Organisations need to take the drama out of succession planning amid shortage of emerging leadership talent , writes Jamie Livingston, founder and trustee at Scottish executive search specialist Livingston James Group

The Herald:

THIS time last year the world was eagerly waiting to find out who would become Waystar Royco CEO ahead of the final season of Succession – the TV show that thrust succession planning into the minds of millions of viewers who’d probably never even thought about it before. 

While the dilemma faced by Brian Cox’s iconic Logan Roy character certainly made for superb drama, it also reflects the challenge facing many organisations as they struggle to identify the right talent with the capability to take on the top job. 

We regularly speak to CEOs of companies across Scotland, and the majority of them tell us they don’t believe the talent to succeed them exists within their current senior leadership teams. 

Census data also indicates there is also a contracting pool of traditional talent to choose from in Scotland, with an ageing population and fewer people in the 40-50 age category – where the majority of C-suite professionals are typically drawn from. 

Organisations tell us of a dearth of emerging leaders in Scotland, and it’s a problem that’s been brewing for some time. 

The causes are partly due to circumstances, with major PLC roles, particularly in financial services, migrating south and taking talent with them. 

We also used to see young Scots graduates leave for London, cut their teeth and develop their potential, before returning in their 30s to put down roots. With fewer opportunities north of the border now, it’s a route less often travelled. 

There has also been a generational shift, where fewer people are willing or motivated to do what’s traditionally required to land and be successful in senior roles. 

Where once people would look aspirationally to those in the professional services – lawyers or accountants – and the benefits those jobs would bring, now more young people have a more idealistic outlook, spurred on by what they can do to contribute to the world rather than develop personal wealth.

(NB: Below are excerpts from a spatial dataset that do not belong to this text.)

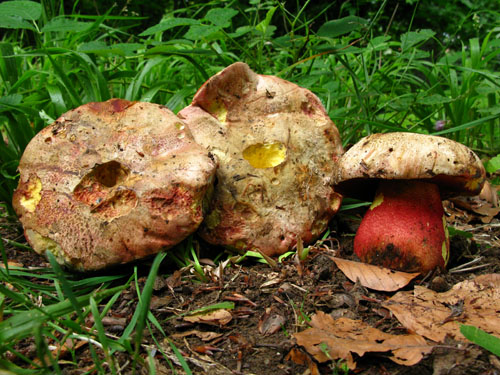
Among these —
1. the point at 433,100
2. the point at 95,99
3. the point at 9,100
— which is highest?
the point at 9,100

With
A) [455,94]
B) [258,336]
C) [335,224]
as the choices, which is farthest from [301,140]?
[455,94]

Presenteeism is no longer part of the DNA of younger generations. 

That’s not necessarily a bad thing, but it all contributes to the perfect storm companies face in identifying the next generation of leaders.  

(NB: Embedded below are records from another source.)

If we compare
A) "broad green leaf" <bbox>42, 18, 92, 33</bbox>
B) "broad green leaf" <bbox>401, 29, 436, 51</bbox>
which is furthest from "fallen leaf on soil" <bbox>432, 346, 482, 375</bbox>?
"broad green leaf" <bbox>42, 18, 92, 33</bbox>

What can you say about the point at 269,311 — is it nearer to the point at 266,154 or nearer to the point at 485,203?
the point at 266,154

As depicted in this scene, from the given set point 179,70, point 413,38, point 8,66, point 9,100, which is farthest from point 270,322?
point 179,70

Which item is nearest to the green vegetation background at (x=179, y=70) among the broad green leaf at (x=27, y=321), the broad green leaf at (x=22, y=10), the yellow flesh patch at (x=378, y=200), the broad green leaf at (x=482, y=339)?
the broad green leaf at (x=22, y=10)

It’s a challenge not unique to Scotland either, with employers in cities in other UK regions including Manchester, Birmingham, Cardiff, and Belfast battling London’s pull as a global talent magnet. 

It places a premium on those with the right talent, but even more so on effective succession planning  to ensure companies are not caught short when the time comes to replace those at the top of the company. 

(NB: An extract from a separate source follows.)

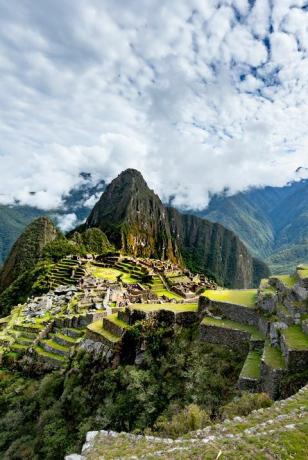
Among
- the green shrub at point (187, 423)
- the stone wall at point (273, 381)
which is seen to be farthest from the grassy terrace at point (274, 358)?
the green shrub at point (187, 423)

Continuity of leadership is important. 

Without it you risk several aspects of business performance including staff and customer retention. So what can organisations do? 

Future gazing 
First, they must start with plenty of time. Identify early what the challenges and requirements will be at the time you anticipate needing a replacement CEO, and align your criteria accordingly. 

Too often, CEOs think they need to find somebody like them, but the market is likely to look quite different when their successor steps into the new role. Organisations should future gaze and anticipate where you will be as an organisation and where the market is likely to be. 

For example, if you’re in the middle of a significant growth plan, you’ll probably have someone in charge who’s got you halfway up the curve. If next you need somebody who can double the size of the business, then you’re looking for a very different set of skills. 

Training, development and exposure
Strategically, look at least two to three years from any potential changes, then identify who within the organisation might be a contender.  

Then it’s about developing their skills to make sure they’re ready for that stage for the business. US businesses are much better at this than UK organisations – they move people around a business to give candidates experience in roles they’ll need. 

If you have somebody who’s great at marketing, they’ll give them a stint in the operational side of business to make them more rounded. They also use training – such as MBAs – to help candidates transition effectively across silos. 

All too often in the UK we need senior people to stay in that function because they’re good at it, especially if there’s no number two that can step up, and then wonder why we’re struggling when we look for succession. It highlights how important succession planning can 
be at a departmental level too.
 
Looking to the market and benchmarking
You’re not always going to have an ideal internal candidate, and in those circumstances looking externally provides an opportunity to bring in fresh thinking and new frames of reference that can improve a business.

The key is to ensure an organisation has the right criteria in mind for where their business is to bring in the right person at the right time. 

Where organisations have good succession and low staff turnover, they can occasionally lose touch with the market: salaries, benefits packages etc. If you’re never recruiting externally, you don’t know if your packages are competitive.

You need to benchmark. You need to ensure your knowledge of the talent pool, and be in a position to explain to C-Suite, to shareholders, and even to the internal candidate that they are the best person for the job. 
 
Jamie Livingston is founder and trustee at Scottish executive search specialist Livingston James Group, which became the first business of its kind in Scotland to enter employee ownership last year.